Kmart shopper's sneaky act sparks heated debate

Some have justified the move, while others strongly disagree.

As the rising cost-of-living puts pressure on households across the country, millions of people are resorting to illegal measures to afford everyday items. Now, a Kmart shopper's sneaky act of theft has divided Aussies over whether it was the wrong thing to do, given the current economic climate.

Rather than pay for new Anko sandals, the Kmart shopper in question appears to have taken a new pair off the rack and put a well-worn pair back in their place. "Seems Kmart is now a Swap n' Go!" wrote another customer, who shared a photo of the old shoes hanging on the rack.

Kmart store with traffic in foreground; Old Anko sandals hanging on rack
A shopper was shocked to spot a pair of worn-out sandals hanging on a rack at Kmart. Source: Getty/A. Offler

Debate rages over theft

The photo sparked a heated debate, with hundreds of Facebook users saying the theft was unsurprising and that they "feel for" whoever swapped the sandals. "They're swapping out and stealing Kmart shoes just to keep something on their feet. It's not like they're stealing $400 shoes for a glamorous party. They're stealing crappy slip-on sandals. The cost of living crisis is hitting everyone hard," one shopper said.

"Not that this is okay whatsoever, but with the cost of living at the moment, I almost don't blame people for doing these things anymore," another offered. Others echoed this sentiment, showing concern for those doing it so tough they need to swap their shoes at the store.

However, others argue that theft can never be justified, regardless of a person's financial situation. "How does it excuse someone from stealing?

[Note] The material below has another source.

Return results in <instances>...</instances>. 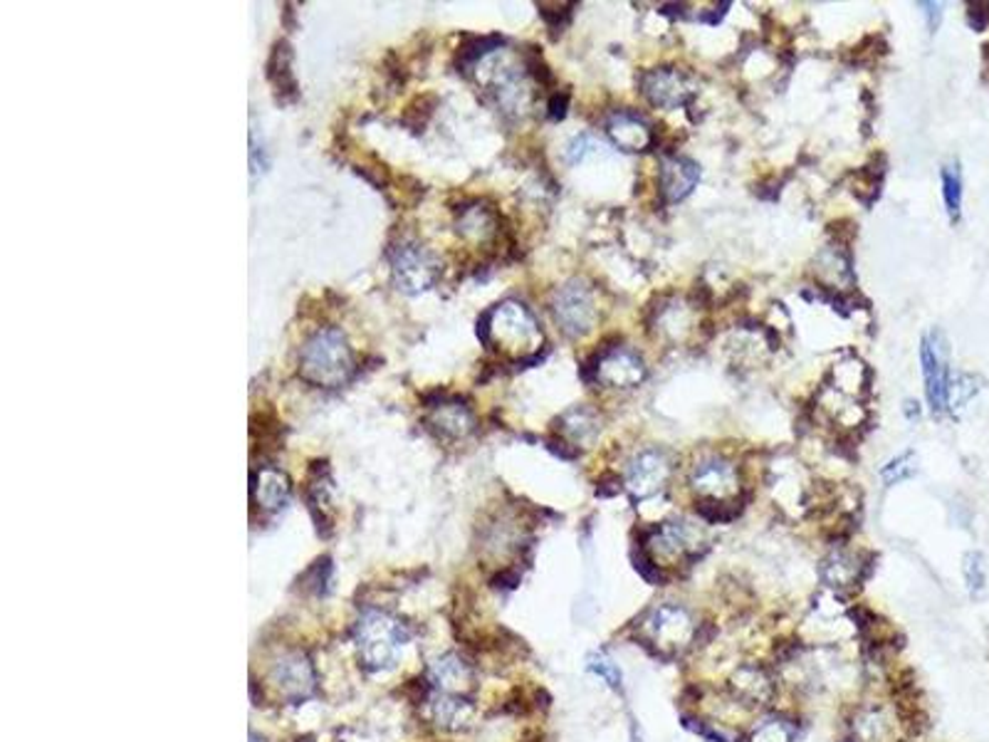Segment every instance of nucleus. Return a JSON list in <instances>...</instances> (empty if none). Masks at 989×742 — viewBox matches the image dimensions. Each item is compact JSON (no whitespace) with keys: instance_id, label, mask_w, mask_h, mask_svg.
<instances>
[{"instance_id":"nucleus-1","label":"nucleus","mask_w":989,"mask_h":742,"mask_svg":"<svg viewBox=\"0 0 989 742\" xmlns=\"http://www.w3.org/2000/svg\"><path fill=\"white\" fill-rule=\"evenodd\" d=\"M354 354L347 337L337 327L315 332L300 352V377L315 387L334 389L352 377Z\"/></svg>"},{"instance_id":"nucleus-2","label":"nucleus","mask_w":989,"mask_h":742,"mask_svg":"<svg viewBox=\"0 0 989 742\" xmlns=\"http://www.w3.org/2000/svg\"><path fill=\"white\" fill-rule=\"evenodd\" d=\"M477 337H481L485 344L491 342L493 337L499 349L519 357L529 354L532 349H537V344L542 342L537 320L529 315L525 305H519L515 300H507L503 305H497L495 310L485 312L481 320H477Z\"/></svg>"},{"instance_id":"nucleus-3","label":"nucleus","mask_w":989,"mask_h":742,"mask_svg":"<svg viewBox=\"0 0 989 742\" xmlns=\"http://www.w3.org/2000/svg\"><path fill=\"white\" fill-rule=\"evenodd\" d=\"M409 641V629L389 614L369 611L357 627L359 656L369 671H387L399 659V649Z\"/></svg>"},{"instance_id":"nucleus-4","label":"nucleus","mask_w":989,"mask_h":742,"mask_svg":"<svg viewBox=\"0 0 989 742\" xmlns=\"http://www.w3.org/2000/svg\"><path fill=\"white\" fill-rule=\"evenodd\" d=\"M552 312L567 337H584L597 322V302L584 280H569L552 297Z\"/></svg>"},{"instance_id":"nucleus-5","label":"nucleus","mask_w":989,"mask_h":742,"mask_svg":"<svg viewBox=\"0 0 989 742\" xmlns=\"http://www.w3.org/2000/svg\"><path fill=\"white\" fill-rule=\"evenodd\" d=\"M393 280L403 292H423L439 280V260L433 253L416 240H401L391 248Z\"/></svg>"},{"instance_id":"nucleus-6","label":"nucleus","mask_w":989,"mask_h":742,"mask_svg":"<svg viewBox=\"0 0 989 742\" xmlns=\"http://www.w3.org/2000/svg\"><path fill=\"white\" fill-rule=\"evenodd\" d=\"M920 362L925 377V394H928L933 413L948 411L950 394V374H948V342L940 330H933L923 337L920 344Z\"/></svg>"},{"instance_id":"nucleus-7","label":"nucleus","mask_w":989,"mask_h":742,"mask_svg":"<svg viewBox=\"0 0 989 742\" xmlns=\"http://www.w3.org/2000/svg\"><path fill=\"white\" fill-rule=\"evenodd\" d=\"M638 90H641L643 97L653 104V107H663V110H678L693 100V82L686 72H680L678 68H656V70H646L641 78H638Z\"/></svg>"},{"instance_id":"nucleus-8","label":"nucleus","mask_w":989,"mask_h":742,"mask_svg":"<svg viewBox=\"0 0 989 742\" xmlns=\"http://www.w3.org/2000/svg\"><path fill=\"white\" fill-rule=\"evenodd\" d=\"M643 629L656 646H683L690 641V636H696L693 619H690L688 609L678 607V604H661L648 611Z\"/></svg>"},{"instance_id":"nucleus-9","label":"nucleus","mask_w":989,"mask_h":742,"mask_svg":"<svg viewBox=\"0 0 989 742\" xmlns=\"http://www.w3.org/2000/svg\"><path fill=\"white\" fill-rule=\"evenodd\" d=\"M671 478V461L663 451H643L638 453L626 473V487L636 497L656 495L666 481Z\"/></svg>"},{"instance_id":"nucleus-10","label":"nucleus","mask_w":989,"mask_h":742,"mask_svg":"<svg viewBox=\"0 0 989 742\" xmlns=\"http://www.w3.org/2000/svg\"><path fill=\"white\" fill-rule=\"evenodd\" d=\"M599 354V374L597 381H604L606 387L616 389H631L638 387L646 379V367L641 357L626 347H611L601 349Z\"/></svg>"},{"instance_id":"nucleus-11","label":"nucleus","mask_w":989,"mask_h":742,"mask_svg":"<svg viewBox=\"0 0 989 742\" xmlns=\"http://www.w3.org/2000/svg\"><path fill=\"white\" fill-rule=\"evenodd\" d=\"M690 483L708 501H728V495L738 491V471L730 461L712 455V458L696 463L693 473H690Z\"/></svg>"},{"instance_id":"nucleus-12","label":"nucleus","mask_w":989,"mask_h":742,"mask_svg":"<svg viewBox=\"0 0 989 742\" xmlns=\"http://www.w3.org/2000/svg\"><path fill=\"white\" fill-rule=\"evenodd\" d=\"M698 178L700 166L693 158L668 156L661 162V172H658V188H661V196L668 204H678V200L693 194Z\"/></svg>"},{"instance_id":"nucleus-13","label":"nucleus","mask_w":989,"mask_h":742,"mask_svg":"<svg viewBox=\"0 0 989 742\" xmlns=\"http://www.w3.org/2000/svg\"><path fill=\"white\" fill-rule=\"evenodd\" d=\"M272 678H275V686H278L280 691L290 698L310 695L315 691V683H317L312 661L297 651L282 656V659L275 663Z\"/></svg>"},{"instance_id":"nucleus-14","label":"nucleus","mask_w":989,"mask_h":742,"mask_svg":"<svg viewBox=\"0 0 989 742\" xmlns=\"http://www.w3.org/2000/svg\"><path fill=\"white\" fill-rule=\"evenodd\" d=\"M429 423L433 433H439L441 439L455 441L475 429V416L459 399H441L435 401V406H431Z\"/></svg>"},{"instance_id":"nucleus-15","label":"nucleus","mask_w":989,"mask_h":742,"mask_svg":"<svg viewBox=\"0 0 989 742\" xmlns=\"http://www.w3.org/2000/svg\"><path fill=\"white\" fill-rule=\"evenodd\" d=\"M606 132H609L614 144L621 146L624 152H646L648 146H653V130L641 116L631 112H616L606 122Z\"/></svg>"},{"instance_id":"nucleus-16","label":"nucleus","mask_w":989,"mask_h":742,"mask_svg":"<svg viewBox=\"0 0 989 742\" xmlns=\"http://www.w3.org/2000/svg\"><path fill=\"white\" fill-rule=\"evenodd\" d=\"M431 686L441 688V693L461 695L473 686V668L461 656H443L431 666Z\"/></svg>"},{"instance_id":"nucleus-17","label":"nucleus","mask_w":989,"mask_h":742,"mask_svg":"<svg viewBox=\"0 0 989 742\" xmlns=\"http://www.w3.org/2000/svg\"><path fill=\"white\" fill-rule=\"evenodd\" d=\"M870 565H861V559L856 555H848L844 549L838 553H832L822 565V577L828 587L836 589H848L856 587L861 579L868 575Z\"/></svg>"},{"instance_id":"nucleus-18","label":"nucleus","mask_w":989,"mask_h":742,"mask_svg":"<svg viewBox=\"0 0 989 742\" xmlns=\"http://www.w3.org/2000/svg\"><path fill=\"white\" fill-rule=\"evenodd\" d=\"M287 497H290V481L287 475L275 468H260L258 478L253 483V501L258 503L262 511H282Z\"/></svg>"},{"instance_id":"nucleus-19","label":"nucleus","mask_w":989,"mask_h":742,"mask_svg":"<svg viewBox=\"0 0 989 742\" xmlns=\"http://www.w3.org/2000/svg\"><path fill=\"white\" fill-rule=\"evenodd\" d=\"M557 423H559V433L571 445H579V443H587L591 439H597V433L601 429L597 413H594L591 409H584V406H577V409L567 411L565 416H562Z\"/></svg>"},{"instance_id":"nucleus-20","label":"nucleus","mask_w":989,"mask_h":742,"mask_svg":"<svg viewBox=\"0 0 989 742\" xmlns=\"http://www.w3.org/2000/svg\"><path fill=\"white\" fill-rule=\"evenodd\" d=\"M433 718L441 728L459 730L473 718V705L461 695L441 693V698H435L433 701Z\"/></svg>"},{"instance_id":"nucleus-21","label":"nucleus","mask_w":989,"mask_h":742,"mask_svg":"<svg viewBox=\"0 0 989 742\" xmlns=\"http://www.w3.org/2000/svg\"><path fill=\"white\" fill-rule=\"evenodd\" d=\"M459 233L471 240H483L493 236L495 230V214L491 208H483L477 204H471L467 208H459V223H455Z\"/></svg>"},{"instance_id":"nucleus-22","label":"nucleus","mask_w":989,"mask_h":742,"mask_svg":"<svg viewBox=\"0 0 989 742\" xmlns=\"http://www.w3.org/2000/svg\"><path fill=\"white\" fill-rule=\"evenodd\" d=\"M854 735L858 742H886L890 735V720L880 708L861 710L854 720Z\"/></svg>"},{"instance_id":"nucleus-23","label":"nucleus","mask_w":989,"mask_h":742,"mask_svg":"<svg viewBox=\"0 0 989 742\" xmlns=\"http://www.w3.org/2000/svg\"><path fill=\"white\" fill-rule=\"evenodd\" d=\"M290 60H292L290 45H287L285 40H280L272 50L270 72H268L270 82L275 84V94H280V97L282 94H290V97H295V92H297V84H295V78L290 72Z\"/></svg>"},{"instance_id":"nucleus-24","label":"nucleus","mask_w":989,"mask_h":742,"mask_svg":"<svg viewBox=\"0 0 989 742\" xmlns=\"http://www.w3.org/2000/svg\"><path fill=\"white\" fill-rule=\"evenodd\" d=\"M735 691L748 698V701L758 703V701H764V698H770L772 683L762 668L744 666L735 673Z\"/></svg>"},{"instance_id":"nucleus-25","label":"nucleus","mask_w":989,"mask_h":742,"mask_svg":"<svg viewBox=\"0 0 989 742\" xmlns=\"http://www.w3.org/2000/svg\"><path fill=\"white\" fill-rule=\"evenodd\" d=\"M587 668L589 671L594 673V676H599L601 681L611 688V691H616V693H621L624 691V673H621V668H619V663H616L609 653L606 651H594V653H589V659H587Z\"/></svg>"},{"instance_id":"nucleus-26","label":"nucleus","mask_w":989,"mask_h":742,"mask_svg":"<svg viewBox=\"0 0 989 742\" xmlns=\"http://www.w3.org/2000/svg\"><path fill=\"white\" fill-rule=\"evenodd\" d=\"M962 575H965V585L967 591L972 594L975 599H980L985 589H987V565L982 553H967L962 559Z\"/></svg>"},{"instance_id":"nucleus-27","label":"nucleus","mask_w":989,"mask_h":742,"mask_svg":"<svg viewBox=\"0 0 989 742\" xmlns=\"http://www.w3.org/2000/svg\"><path fill=\"white\" fill-rule=\"evenodd\" d=\"M942 198H945V206H948L950 218L952 220L960 218L962 176H960V168H957V166H945L942 168Z\"/></svg>"},{"instance_id":"nucleus-28","label":"nucleus","mask_w":989,"mask_h":742,"mask_svg":"<svg viewBox=\"0 0 989 742\" xmlns=\"http://www.w3.org/2000/svg\"><path fill=\"white\" fill-rule=\"evenodd\" d=\"M740 501L735 497V501H700L698 505H696V513L703 517V519H708V523H712V525H718V523H730V519H735L738 515H740Z\"/></svg>"},{"instance_id":"nucleus-29","label":"nucleus","mask_w":989,"mask_h":742,"mask_svg":"<svg viewBox=\"0 0 989 742\" xmlns=\"http://www.w3.org/2000/svg\"><path fill=\"white\" fill-rule=\"evenodd\" d=\"M633 567H636L638 575H641L648 581V585H653V587L668 585L666 569L658 565V559L651 553H648L646 547H638L636 553H633Z\"/></svg>"},{"instance_id":"nucleus-30","label":"nucleus","mask_w":989,"mask_h":742,"mask_svg":"<svg viewBox=\"0 0 989 742\" xmlns=\"http://www.w3.org/2000/svg\"><path fill=\"white\" fill-rule=\"evenodd\" d=\"M752 742H794V728L784 720H770L754 730Z\"/></svg>"},{"instance_id":"nucleus-31","label":"nucleus","mask_w":989,"mask_h":742,"mask_svg":"<svg viewBox=\"0 0 989 742\" xmlns=\"http://www.w3.org/2000/svg\"><path fill=\"white\" fill-rule=\"evenodd\" d=\"M916 458H913V453H903V455H898L896 461H890L884 471H880V478H884L888 485H893V483H900V481H906V478H910L913 473H916Z\"/></svg>"},{"instance_id":"nucleus-32","label":"nucleus","mask_w":989,"mask_h":742,"mask_svg":"<svg viewBox=\"0 0 989 742\" xmlns=\"http://www.w3.org/2000/svg\"><path fill=\"white\" fill-rule=\"evenodd\" d=\"M601 148V144L594 140L591 134H579L577 140H571V144L567 146V162L569 164H581L584 158H589L591 154H597Z\"/></svg>"},{"instance_id":"nucleus-33","label":"nucleus","mask_w":989,"mask_h":742,"mask_svg":"<svg viewBox=\"0 0 989 742\" xmlns=\"http://www.w3.org/2000/svg\"><path fill=\"white\" fill-rule=\"evenodd\" d=\"M967 20H970L972 30L982 33V30L989 25V3H970V10H967Z\"/></svg>"},{"instance_id":"nucleus-34","label":"nucleus","mask_w":989,"mask_h":742,"mask_svg":"<svg viewBox=\"0 0 989 742\" xmlns=\"http://www.w3.org/2000/svg\"><path fill=\"white\" fill-rule=\"evenodd\" d=\"M567 107H569V92H557L555 97L549 100V112H547L549 120H555V122L565 120Z\"/></svg>"},{"instance_id":"nucleus-35","label":"nucleus","mask_w":989,"mask_h":742,"mask_svg":"<svg viewBox=\"0 0 989 742\" xmlns=\"http://www.w3.org/2000/svg\"><path fill=\"white\" fill-rule=\"evenodd\" d=\"M621 478L619 475H604V478L597 483V495L599 497H611L616 493H621Z\"/></svg>"},{"instance_id":"nucleus-36","label":"nucleus","mask_w":989,"mask_h":742,"mask_svg":"<svg viewBox=\"0 0 989 742\" xmlns=\"http://www.w3.org/2000/svg\"><path fill=\"white\" fill-rule=\"evenodd\" d=\"M920 8H925V16H928V25L935 33V30H938V25H940V18H942L940 6L938 3H923Z\"/></svg>"},{"instance_id":"nucleus-37","label":"nucleus","mask_w":989,"mask_h":742,"mask_svg":"<svg viewBox=\"0 0 989 742\" xmlns=\"http://www.w3.org/2000/svg\"><path fill=\"white\" fill-rule=\"evenodd\" d=\"M250 742H265V740H262V738H253Z\"/></svg>"}]
</instances>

A lot of people are doing it tough right now. There is NO excuse for stealing, doesn't matter the price tag!" one person commented.

"There is NEVER an excuse for stealing. Period," another agreed, while a third contended that "Being poor doesn't make this okay."

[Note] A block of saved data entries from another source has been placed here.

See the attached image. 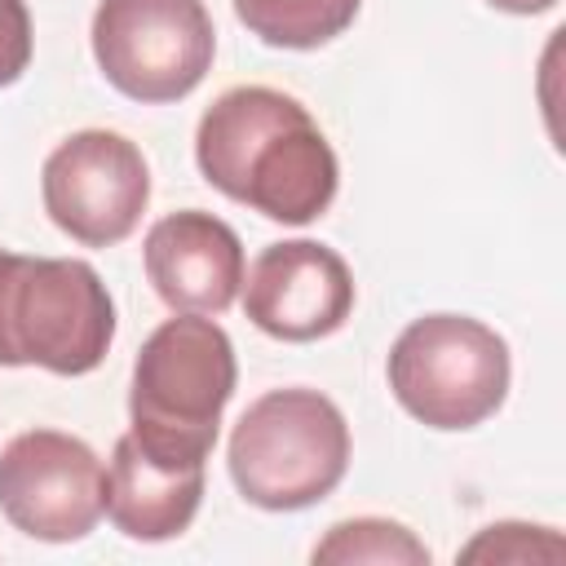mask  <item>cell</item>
I'll use <instances>...</instances> for the list:
<instances>
[{
  "label": "cell",
  "mask_w": 566,
  "mask_h": 566,
  "mask_svg": "<svg viewBox=\"0 0 566 566\" xmlns=\"http://www.w3.org/2000/svg\"><path fill=\"white\" fill-rule=\"evenodd\" d=\"M195 164L226 199L283 221L310 226L340 186V164L314 115L283 88H226L195 128Z\"/></svg>",
  "instance_id": "obj_1"
},
{
  "label": "cell",
  "mask_w": 566,
  "mask_h": 566,
  "mask_svg": "<svg viewBox=\"0 0 566 566\" xmlns=\"http://www.w3.org/2000/svg\"><path fill=\"white\" fill-rule=\"evenodd\" d=\"M234 345L212 314L164 318L133 358V438L164 464H203L234 398Z\"/></svg>",
  "instance_id": "obj_2"
},
{
  "label": "cell",
  "mask_w": 566,
  "mask_h": 566,
  "mask_svg": "<svg viewBox=\"0 0 566 566\" xmlns=\"http://www.w3.org/2000/svg\"><path fill=\"white\" fill-rule=\"evenodd\" d=\"M230 482L265 513H296L327 500L349 469L345 411L305 385L270 389L234 420Z\"/></svg>",
  "instance_id": "obj_3"
},
{
  "label": "cell",
  "mask_w": 566,
  "mask_h": 566,
  "mask_svg": "<svg viewBox=\"0 0 566 566\" xmlns=\"http://www.w3.org/2000/svg\"><path fill=\"white\" fill-rule=\"evenodd\" d=\"M111 340L115 301L88 261L0 248V367L88 376Z\"/></svg>",
  "instance_id": "obj_4"
},
{
  "label": "cell",
  "mask_w": 566,
  "mask_h": 566,
  "mask_svg": "<svg viewBox=\"0 0 566 566\" xmlns=\"http://www.w3.org/2000/svg\"><path fill=\"white\" fill-rule=\"evenodd\" d=\"M385 376L411 420L460 433L504 407L513 363L495 327L469 314H424L398 332Z\"/></svg>",
  "instance_id": "obj_5"
},
{
  "label": "cell",
  "mask_w": 566,
  "mask_h": 566,
  "mask_svg": "<svg viewBox=\"0 0 566 566\" xmlns=\"http://www.w3.org/2000/svg\"><path fill=\"white\" fill-rule=\"evenodd\" d=\"M88 35L106 84L146 106L190 97L217 53L203 0H97Z\"/></svg>",
  "instance_id": "obj_6"
},
{
  "label": "cell",
  "mask_w": 566,
  "mask_h": 566,
  "mask_svg": "<svg viewBox=\"0 0 566 566\" xmlns=\"http://www.w3.org/2000/svg\"><path fill=\"white\" fill-rule=\"evenodd\" d=\"M40 195L62 234L84 248H111L137 230L150 203V168L124 133L80 128L49 150Z\"/></svg>",
  "instance_id": "obj_7"
},
{
  "label": "cell",
  "mask_w": 566,
  "mask_h": 566,
  "mask_svg": "<svg viewBox=\"0 0 566 566\" xmlns=\"http://www.w3.org/2000/svg\"><path fill=\"white\" fill-rule=\"evenodd\" d=\"M106 469L62 429H22L0 447V513L40 544H75L102 522Z\"/></svg>",
  "instance_id": "obj_8"
},
{
  "label": "cell",
  "mask_w": 566,
  "mask_h": 566,
  "mask_svg": "<svg viewBox=\"0 0 566 566\" xmlns=\"http://www.w3.org/2000/svg\"><path fill=\"white\" fill-rule=\"evenodd\" d=\"M243 314L274 340H318L354 314V274L345 256L318 239H283L243 270Z\"/></svg>",
  "instance_id": "obj_9"
},
{
  "label": "cell",
  "mask_w": 566,
  "mask_h": 566,
  "mask_svg": "<svg viewBox=\"0 0 566 566\" xmlns=\"http://www.w3.org/2000/svg\"><path fill=\"white\" fill-rule=\"evenodd\" d=\"M142 261H146V279L155 296L172 314L230 310L243 287V270H248L239 234L203 208H181V212L159 217L146 230Z\"/></svg>",
  "instance_id": "obj_10"
},
{
  "label": "cell",
  "mask_w": 566,
  "mask_h": 566,
  "mask_svg": "<svg viewBox=\"0 0 566 566\" xmlns=\"http://www.w3.org/2000/svg\"><path fill=\"white\" fill-rule=\"evenodd\" d=\"M203 504V464H164L133 433H124L106 464L102 513L137 544H164L190 531Z\"/></svg>",
  "instance_id": "obj_11"
},
{
  "label": "cell",
  "mask_w": 566,
  "mask_h": 566,
  "mask_svg": "<svg viewBox=\"0 0 566 566\" xmlns=\"http://www.w3.org/2000/svg\"><path fill=\"white\" fill-rule=\"evenodd\" d=\"M363 0H234L239 22L270 49H323L345 35Z\"/></svg>",
  "instance_id": "obj_12"
},
{
  "label": "cell",
  "mask_w": 566,
  "mask_h": 566,
  "mask_svg": "<svg viewBox=\"0 0 566 566\" xmlns=\"http://www.w3.org/2000/svg\"><path fill=\"white\" fill-rule=\"evenodd\" d=\"M323 566H429V544L389 517H349L327 526L310 553Z\"/></svg>",
  "instance_id": "obj_13"
},
{
  "label": "cell",
  "mask_w": 566,
  "mask_h": 566,
  "mask_svg": "<svg viewBox=\"0 0 566 566\" xmlns=\"http://www.w3.org/2000/svg\"><path fill=\"white\" fill-rule=\"evenodd\" d=\"M562 557H566V539L553 526H531V522H495V526H482L460 548V562H500V566L562 562Z\"/></svg>",
  "instance_id": "obj_14"
},
{
  "label": "cell",
  "mask_w": 566,
  "mask_h": 566,
  "mask_svg": "<svg viewBox=\"0 0 566 566\" xmlns=\"http://www.w3.org/2000/svg\"><path fill=\"white\" fill-rule=\"evenodd\" d=\"M31 9L27 0H0V88L18 84L22 71L31 66Z\"/></svg>",
  "instance_id": "obj_15"
},
{
  "label": "cell",
  "mask_w": 566,
  "mask_h": 566,
  "mask_svg": "<svg viewBox=\"0 0 566 566\" xmlns=\"http://www.w3.org/2000/svg\"><path fill=\"white\" fill-rule=\"evenodd\" d=\"M491 9L500 13H517V18H531V13H548L557 0H486Z\"/></svg>",
  "instance_id": "obj_16"
}]
</instances>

Several Kmart employees chimed in, saying that shoe swapping happens "all the time" at their stores. "It's disgusting. I work in retail, and the daily theft is unbelievable. People wonder why prices go up! We lose thousands weekly. People swap underwear and T-shirts, too," one worker shared.

Used shoes hanging on Kmart racks
Other shoppers also shared photos of used shoes they'd seen swapped for new pairs at Kmart. Source: C. Hayward/C. Garnett

Shoplifting on the rise

More than one in 10 Aussies have admitted to stealing in the past year as they reach a financial breaking point, according to a survey by comparison site Finder of 1,063 people. Meanwhile, about 5 per cent confessed to stealing items at the supermarket self-checkout.

"Aussies are clearly struggling to afford basic necessities, and some are turning to criminal behaviour to get by," Graham Cooke, head of consumer research at Finder, said of the survey results.

The Australian Retailers Association (ARA) says theft is harming Australian businesses. "There is no doubt that shoplifting has become increasingly prevalent this year, at a time when retailers are already battling rising operating costs associated with labour, fuel, energy, supply chains, rent and loans," ARA CEO Paul Zahra told Yahoo News Australia.

"A significant amount of shoplifting goes unnoticed and unreported — making it difficult to quantify increases. Additionally, while some states collect retail theft-specific statistics, others do not. In New South Wales for example, retail crime across the state spiked 47 per cent in the past 12 months, to October 2023."

"We anticipate shoplifting is costing the industry upwards of $9 billion per year. The actual number could be even higher; however, it is difficult to put an exact figure on retail theft because much of it goes unreported. For retailers, a 2-3 per cent loss of merchandise can amount to 25 per cent loss in profit. This is debilitating for small businesses, who operate on tighter profit margins," Zahra added.

Coles also confirmed the spike in shoplifting, saying "hundreds of thieves" are caught at its supermarkets every week. "We have observed an increase in theft which is an issue affecting all retailers across Australia and internationally, and one that we will continue to address," a spokesperson recently told Yahoo News Australia.